> _Data provided_:
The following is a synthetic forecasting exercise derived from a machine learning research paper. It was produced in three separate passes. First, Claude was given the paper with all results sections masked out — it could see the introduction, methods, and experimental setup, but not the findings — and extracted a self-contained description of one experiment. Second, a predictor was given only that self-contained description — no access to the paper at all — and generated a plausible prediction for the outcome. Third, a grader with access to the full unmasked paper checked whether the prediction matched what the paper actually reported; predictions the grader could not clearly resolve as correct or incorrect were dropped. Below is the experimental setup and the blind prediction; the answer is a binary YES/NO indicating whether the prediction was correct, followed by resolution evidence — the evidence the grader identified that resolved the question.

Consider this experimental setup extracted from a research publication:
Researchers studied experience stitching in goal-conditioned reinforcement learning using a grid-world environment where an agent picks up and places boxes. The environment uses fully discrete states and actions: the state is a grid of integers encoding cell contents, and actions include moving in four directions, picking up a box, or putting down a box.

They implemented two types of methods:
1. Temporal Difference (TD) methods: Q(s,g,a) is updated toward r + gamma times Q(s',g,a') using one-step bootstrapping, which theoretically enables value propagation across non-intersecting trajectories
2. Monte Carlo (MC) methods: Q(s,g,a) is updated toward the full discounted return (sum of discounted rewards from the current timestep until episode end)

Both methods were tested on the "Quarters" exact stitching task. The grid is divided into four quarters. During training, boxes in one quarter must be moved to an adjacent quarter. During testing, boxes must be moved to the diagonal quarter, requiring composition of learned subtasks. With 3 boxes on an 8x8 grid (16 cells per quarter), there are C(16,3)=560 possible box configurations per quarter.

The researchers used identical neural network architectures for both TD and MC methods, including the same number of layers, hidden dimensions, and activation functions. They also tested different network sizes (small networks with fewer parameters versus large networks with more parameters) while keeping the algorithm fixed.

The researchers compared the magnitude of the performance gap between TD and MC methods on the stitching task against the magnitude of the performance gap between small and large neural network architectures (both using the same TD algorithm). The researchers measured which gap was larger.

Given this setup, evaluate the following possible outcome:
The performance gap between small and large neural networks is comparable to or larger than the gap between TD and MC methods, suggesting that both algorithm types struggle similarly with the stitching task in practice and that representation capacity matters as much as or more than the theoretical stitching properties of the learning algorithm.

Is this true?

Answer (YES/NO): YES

> _Problem to solve_: Extract every record and return it verbatim.

> _Result for this task_:
The following is a synthetic forecasting exercise derived from a machine learning research paper. It was produced in three separate passes. First, Claude was given the paper with all results sections masked out — it could see the introduction, methods, and experimental setup, but not the findings — and extracted a self-contained description of one experiment. Second, a predictor was given only that self-contained description — no access to the paper at all — and generated a plausible prediction for the outcome. Third, a grader with access to the full unmasked paper checked whether the prediction matched what the paper actually reported; predictions the grader could not clearly resolve as correct or incorrect were dropped. Below is the experimental setup and the blind prediction; the answer is a binary YES/NO indicating whether the prediction was correct, followed by resolution evidence — the evidence the grader identified that resolved the question.

Consider this experimental setup extracted from a research publication:
Researchers studied experience stitching in goal-conditioned reinforcement learning using a grid-world environment where an agent picks up and places boxes. The environment uses fully discrete states and actions: the state is a grid of integers encoding cell contents, and actions include moving in four directions, picking up a box, or putting down a box.

They implemented two types of methods:
1. Temporal Difference (TD) methods: Q(s,g,a) is updated toward r + gamma times Q(s',g,a') using one-step bootstrapping, which theoretically enables value propagation across non-intersecting trajectories
2. Monte Carlo (MC) methods: Q(s,g,a) is updated toward the full discounted return (sum of discounted rewards from the current timestep until episode end)

Both methods were tested on the "Quarters" exact stitching task. The grid is divided into four quarters. During training, boxes in one quarter must be moved to an adjacent quarter. During testing, boxes must be moved to the diagonal quarter, requiring composition of learned subtasks. With 3 boxes on an 8x8 grid (16 cells per quarter), there are C(16,3)=560 possible box configurations per quarter.

The researchers used identical neural network architectures for both TD and MC methods, including the same number of layers, hidden dimensions, and activation functions. They also tested different network sizes (small networks with fewer parameters versus large networks with more parameters) while keeping the algorithm fixed.

The researchers compared the magnitude of the performance gap between TD and MC methods on the stitching task against the magnitude of the performance gap between small and large neural network architectures (both using the same TD algorithm). The researchers measured which gap was larger.

Given this setup, evaluate the following possible outcome:
The performance gap between small and large neural networks is comparable to or larger than the gap between TD and MC methods, suggesting that both algorithm types struggle similarly with the stitching task in practice and that representation capacity matters as much as or more than the theoretical stitching properties of the learning algorithm.

Is this true?

Answer (YES/NO): YES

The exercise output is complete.